一豊(上川隆也)が長浜城主となった。
ただし、一国ではなく一城のあるじだった。
死んだ吉兵衛も「ご功名をあげ国持ち大名になりなされ」 という言葉
を遺していた。
まだ先はながい。
史料によると、この時期は引っ越しであわただしい。
天正12年、近江長浜城主5千石
天正13年、若狭高浜城主2万石
同年8月、近江に戻ってふたたび長浜城主3万石となっている。
しかし、11月の天正大地震(長濱大地震)で城は半壊、よね姫圧死。
功名が辻第29回「家康恐るべし」。
人を食ったような猿の落雁が面白かった。
一豊、一氏、吉晴の三人で猿の落雁を食いながら、秀吉の天下取りの構
想をあれこれ予想していた。
落雁は、秀吉と家康の知恵比べが読めない一豊の甘さにひっかけられた。
家康は猿の落雁を見つめ、女に背中をもませながら次の一手を思案して
いたが、信雄が秀吉と和睦したという一報が入り、さすがに仰天した。
このあたりで家康は自身の天下取りを保留にし、いかに自分を高く売る
かということに、戦略を変化させたのかもしれない。
家康は無理をしない。
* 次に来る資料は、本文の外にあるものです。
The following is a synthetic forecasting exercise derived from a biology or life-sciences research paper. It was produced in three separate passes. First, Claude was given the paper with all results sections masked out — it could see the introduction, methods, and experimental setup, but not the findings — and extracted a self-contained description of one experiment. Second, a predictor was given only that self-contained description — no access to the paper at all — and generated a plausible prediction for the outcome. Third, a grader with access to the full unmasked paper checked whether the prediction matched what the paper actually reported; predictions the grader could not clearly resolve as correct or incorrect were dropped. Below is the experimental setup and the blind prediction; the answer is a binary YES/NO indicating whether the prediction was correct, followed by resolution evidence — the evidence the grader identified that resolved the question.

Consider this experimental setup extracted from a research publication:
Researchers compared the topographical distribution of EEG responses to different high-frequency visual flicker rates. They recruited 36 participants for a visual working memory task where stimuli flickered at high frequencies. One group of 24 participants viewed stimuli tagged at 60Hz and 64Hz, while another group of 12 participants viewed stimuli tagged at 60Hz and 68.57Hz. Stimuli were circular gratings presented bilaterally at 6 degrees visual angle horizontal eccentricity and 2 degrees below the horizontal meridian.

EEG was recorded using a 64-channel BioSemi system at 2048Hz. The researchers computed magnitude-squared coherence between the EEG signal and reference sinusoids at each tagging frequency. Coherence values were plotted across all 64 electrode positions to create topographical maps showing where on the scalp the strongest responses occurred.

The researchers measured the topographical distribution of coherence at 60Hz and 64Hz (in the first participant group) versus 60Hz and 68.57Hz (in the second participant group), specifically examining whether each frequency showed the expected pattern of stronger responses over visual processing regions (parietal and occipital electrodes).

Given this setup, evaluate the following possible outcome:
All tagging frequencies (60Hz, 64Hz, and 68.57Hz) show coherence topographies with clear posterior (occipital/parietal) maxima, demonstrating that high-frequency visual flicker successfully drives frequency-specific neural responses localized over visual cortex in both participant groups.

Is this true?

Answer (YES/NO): NO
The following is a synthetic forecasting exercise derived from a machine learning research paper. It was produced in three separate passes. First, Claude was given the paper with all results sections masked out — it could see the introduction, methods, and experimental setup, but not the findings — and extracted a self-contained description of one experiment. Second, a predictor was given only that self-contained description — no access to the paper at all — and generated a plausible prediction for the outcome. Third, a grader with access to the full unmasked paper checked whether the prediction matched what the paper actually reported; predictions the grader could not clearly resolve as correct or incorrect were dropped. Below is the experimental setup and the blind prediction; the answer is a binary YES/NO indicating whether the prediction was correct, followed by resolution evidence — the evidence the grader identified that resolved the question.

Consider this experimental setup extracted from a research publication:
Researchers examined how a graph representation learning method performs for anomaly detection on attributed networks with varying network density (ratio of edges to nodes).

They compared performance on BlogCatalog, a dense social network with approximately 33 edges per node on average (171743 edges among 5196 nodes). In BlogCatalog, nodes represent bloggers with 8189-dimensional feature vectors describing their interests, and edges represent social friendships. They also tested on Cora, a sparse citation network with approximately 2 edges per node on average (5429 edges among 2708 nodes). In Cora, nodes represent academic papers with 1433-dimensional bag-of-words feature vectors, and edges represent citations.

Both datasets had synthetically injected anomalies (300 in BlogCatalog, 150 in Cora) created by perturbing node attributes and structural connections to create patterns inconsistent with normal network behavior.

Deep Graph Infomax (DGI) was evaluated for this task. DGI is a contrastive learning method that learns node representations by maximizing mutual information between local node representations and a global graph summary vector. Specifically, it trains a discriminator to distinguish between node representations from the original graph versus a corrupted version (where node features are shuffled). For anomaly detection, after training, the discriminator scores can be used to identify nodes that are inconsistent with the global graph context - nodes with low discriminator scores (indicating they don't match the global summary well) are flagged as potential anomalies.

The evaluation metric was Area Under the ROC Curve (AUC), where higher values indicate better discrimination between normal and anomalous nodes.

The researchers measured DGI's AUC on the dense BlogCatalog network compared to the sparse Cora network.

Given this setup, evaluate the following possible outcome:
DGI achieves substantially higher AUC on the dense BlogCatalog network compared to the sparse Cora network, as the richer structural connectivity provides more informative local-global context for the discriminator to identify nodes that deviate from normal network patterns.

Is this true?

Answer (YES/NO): NO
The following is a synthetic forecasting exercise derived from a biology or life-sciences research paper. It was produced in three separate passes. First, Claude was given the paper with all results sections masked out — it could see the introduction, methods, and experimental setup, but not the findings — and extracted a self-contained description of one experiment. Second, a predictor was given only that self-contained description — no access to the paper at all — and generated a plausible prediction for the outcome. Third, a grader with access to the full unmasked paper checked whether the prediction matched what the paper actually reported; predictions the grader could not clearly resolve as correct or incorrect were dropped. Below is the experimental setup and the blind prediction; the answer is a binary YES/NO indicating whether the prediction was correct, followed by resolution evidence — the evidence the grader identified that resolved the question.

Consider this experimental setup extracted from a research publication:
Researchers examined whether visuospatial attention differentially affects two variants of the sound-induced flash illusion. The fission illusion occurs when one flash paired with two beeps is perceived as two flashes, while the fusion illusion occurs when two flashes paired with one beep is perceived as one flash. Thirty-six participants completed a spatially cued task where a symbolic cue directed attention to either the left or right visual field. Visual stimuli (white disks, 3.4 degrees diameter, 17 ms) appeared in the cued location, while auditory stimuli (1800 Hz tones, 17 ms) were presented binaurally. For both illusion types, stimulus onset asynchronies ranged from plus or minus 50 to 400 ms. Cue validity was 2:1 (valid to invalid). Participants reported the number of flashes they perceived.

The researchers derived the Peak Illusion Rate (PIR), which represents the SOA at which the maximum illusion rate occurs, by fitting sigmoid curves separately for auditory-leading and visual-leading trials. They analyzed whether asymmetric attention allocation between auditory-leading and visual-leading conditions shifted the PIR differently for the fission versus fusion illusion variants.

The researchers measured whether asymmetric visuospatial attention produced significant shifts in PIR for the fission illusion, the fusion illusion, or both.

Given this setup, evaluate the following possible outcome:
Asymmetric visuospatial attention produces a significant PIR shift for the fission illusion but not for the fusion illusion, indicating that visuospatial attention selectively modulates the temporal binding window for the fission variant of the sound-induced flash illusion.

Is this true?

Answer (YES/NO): NO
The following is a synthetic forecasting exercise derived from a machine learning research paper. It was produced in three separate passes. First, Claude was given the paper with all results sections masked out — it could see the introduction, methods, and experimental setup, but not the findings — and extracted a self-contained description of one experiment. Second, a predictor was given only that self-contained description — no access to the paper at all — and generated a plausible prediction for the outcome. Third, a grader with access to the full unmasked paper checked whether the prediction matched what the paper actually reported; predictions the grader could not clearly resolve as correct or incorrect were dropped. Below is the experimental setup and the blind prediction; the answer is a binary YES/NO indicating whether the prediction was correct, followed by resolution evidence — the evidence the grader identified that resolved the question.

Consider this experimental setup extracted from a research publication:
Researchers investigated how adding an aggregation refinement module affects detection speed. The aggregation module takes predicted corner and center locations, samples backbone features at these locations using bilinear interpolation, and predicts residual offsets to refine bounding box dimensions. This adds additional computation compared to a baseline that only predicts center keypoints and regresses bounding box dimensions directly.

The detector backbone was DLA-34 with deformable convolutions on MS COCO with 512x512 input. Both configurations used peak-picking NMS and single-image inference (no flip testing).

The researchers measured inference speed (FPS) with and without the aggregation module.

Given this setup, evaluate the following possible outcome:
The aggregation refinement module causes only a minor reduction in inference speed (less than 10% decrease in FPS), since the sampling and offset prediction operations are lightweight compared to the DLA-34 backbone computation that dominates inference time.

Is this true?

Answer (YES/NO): YES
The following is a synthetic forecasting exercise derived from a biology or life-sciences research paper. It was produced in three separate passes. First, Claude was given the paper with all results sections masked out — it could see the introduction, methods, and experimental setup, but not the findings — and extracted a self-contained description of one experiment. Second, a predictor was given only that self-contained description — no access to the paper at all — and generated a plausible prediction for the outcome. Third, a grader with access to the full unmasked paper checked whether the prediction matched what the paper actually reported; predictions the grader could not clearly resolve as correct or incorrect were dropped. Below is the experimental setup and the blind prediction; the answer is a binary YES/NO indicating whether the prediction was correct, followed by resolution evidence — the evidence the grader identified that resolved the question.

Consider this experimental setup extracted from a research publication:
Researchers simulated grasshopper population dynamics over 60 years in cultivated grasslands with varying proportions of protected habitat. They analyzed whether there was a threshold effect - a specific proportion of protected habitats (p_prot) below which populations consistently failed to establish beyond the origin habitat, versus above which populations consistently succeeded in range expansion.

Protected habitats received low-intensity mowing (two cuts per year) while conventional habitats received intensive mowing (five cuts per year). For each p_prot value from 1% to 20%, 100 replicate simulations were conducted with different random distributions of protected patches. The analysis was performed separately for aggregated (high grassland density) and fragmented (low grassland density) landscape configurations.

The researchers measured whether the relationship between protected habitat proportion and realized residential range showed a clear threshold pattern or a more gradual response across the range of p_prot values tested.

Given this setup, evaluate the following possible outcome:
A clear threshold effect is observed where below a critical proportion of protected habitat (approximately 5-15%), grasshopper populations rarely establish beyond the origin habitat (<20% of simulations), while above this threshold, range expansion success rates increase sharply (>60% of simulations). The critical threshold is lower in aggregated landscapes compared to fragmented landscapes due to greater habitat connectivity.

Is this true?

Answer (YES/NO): NO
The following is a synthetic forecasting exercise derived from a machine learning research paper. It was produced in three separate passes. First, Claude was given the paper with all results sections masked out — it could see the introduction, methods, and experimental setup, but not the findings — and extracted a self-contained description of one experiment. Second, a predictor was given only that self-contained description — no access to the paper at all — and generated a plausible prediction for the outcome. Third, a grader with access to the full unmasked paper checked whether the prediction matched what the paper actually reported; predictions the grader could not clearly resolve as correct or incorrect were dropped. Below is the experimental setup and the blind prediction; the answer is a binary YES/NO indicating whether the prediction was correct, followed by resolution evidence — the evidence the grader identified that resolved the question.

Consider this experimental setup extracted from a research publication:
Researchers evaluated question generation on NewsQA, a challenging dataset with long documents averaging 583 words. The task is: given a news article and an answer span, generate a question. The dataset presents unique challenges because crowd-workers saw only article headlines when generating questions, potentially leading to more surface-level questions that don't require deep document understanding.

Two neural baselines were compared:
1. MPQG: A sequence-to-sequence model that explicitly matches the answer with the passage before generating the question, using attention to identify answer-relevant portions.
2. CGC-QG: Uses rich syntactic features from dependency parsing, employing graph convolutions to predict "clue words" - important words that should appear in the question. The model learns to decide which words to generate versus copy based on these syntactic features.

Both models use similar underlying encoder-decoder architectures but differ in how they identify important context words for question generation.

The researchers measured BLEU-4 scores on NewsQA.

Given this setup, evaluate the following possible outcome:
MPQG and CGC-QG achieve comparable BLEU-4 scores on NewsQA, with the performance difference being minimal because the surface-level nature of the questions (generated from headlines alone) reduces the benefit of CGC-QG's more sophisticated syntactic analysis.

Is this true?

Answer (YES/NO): NO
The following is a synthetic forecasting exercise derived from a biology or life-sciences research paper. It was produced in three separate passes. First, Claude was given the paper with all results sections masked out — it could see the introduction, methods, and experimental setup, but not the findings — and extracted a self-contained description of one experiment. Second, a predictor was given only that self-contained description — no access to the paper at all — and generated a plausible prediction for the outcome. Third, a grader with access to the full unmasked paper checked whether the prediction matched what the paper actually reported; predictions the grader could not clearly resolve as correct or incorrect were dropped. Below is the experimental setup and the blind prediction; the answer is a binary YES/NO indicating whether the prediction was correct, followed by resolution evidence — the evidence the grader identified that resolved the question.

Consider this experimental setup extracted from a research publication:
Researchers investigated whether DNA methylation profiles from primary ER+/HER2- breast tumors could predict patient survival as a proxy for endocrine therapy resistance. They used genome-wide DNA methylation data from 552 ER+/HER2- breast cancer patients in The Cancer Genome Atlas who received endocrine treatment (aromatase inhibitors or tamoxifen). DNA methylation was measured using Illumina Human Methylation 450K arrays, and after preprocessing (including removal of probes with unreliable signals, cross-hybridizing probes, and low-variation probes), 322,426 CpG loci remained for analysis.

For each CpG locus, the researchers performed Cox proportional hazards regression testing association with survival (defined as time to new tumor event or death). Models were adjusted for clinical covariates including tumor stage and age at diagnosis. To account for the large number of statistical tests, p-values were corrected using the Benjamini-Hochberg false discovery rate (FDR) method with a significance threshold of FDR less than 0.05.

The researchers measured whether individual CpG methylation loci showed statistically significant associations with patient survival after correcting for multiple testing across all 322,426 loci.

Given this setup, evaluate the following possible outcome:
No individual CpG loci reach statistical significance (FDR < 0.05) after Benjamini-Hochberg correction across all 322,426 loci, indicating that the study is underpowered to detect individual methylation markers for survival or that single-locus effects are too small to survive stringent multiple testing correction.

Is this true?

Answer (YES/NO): NO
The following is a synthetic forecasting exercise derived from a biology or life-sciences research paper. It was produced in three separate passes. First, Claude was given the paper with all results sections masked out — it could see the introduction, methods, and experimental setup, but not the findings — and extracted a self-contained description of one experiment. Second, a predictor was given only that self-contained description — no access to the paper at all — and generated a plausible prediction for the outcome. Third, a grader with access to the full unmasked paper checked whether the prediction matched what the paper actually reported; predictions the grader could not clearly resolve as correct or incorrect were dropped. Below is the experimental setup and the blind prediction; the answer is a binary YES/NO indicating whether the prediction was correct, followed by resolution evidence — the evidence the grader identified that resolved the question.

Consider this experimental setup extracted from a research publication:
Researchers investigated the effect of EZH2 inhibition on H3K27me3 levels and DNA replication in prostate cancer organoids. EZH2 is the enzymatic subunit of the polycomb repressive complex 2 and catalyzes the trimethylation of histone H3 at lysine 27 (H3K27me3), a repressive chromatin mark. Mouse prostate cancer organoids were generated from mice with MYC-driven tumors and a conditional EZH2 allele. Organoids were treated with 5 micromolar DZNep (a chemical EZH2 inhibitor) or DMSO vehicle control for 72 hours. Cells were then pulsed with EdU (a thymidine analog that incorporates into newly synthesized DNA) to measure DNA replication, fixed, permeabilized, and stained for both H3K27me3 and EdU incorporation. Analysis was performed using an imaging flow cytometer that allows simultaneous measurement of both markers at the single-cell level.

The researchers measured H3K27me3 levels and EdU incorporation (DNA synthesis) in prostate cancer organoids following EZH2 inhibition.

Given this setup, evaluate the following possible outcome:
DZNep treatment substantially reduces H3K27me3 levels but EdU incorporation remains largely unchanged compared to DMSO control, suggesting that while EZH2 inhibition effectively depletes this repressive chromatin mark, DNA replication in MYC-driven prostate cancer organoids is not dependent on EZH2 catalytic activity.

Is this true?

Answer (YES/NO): NO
秀次の裏をかいて一戦に勝利しても深追いはしな
かった。
ドラマをみて落雁が食いたくなったが、記憶をたぐるとこの干菓子には
あまりいい思い出がない。
お盆の時期、落雁は仏壇の中に数日おかれていた。
仏壇から降ろして生きた人間の口に入るころは、線香の匂いが十分に染
みついていた。
落雁は「仏さまの味」だったのである。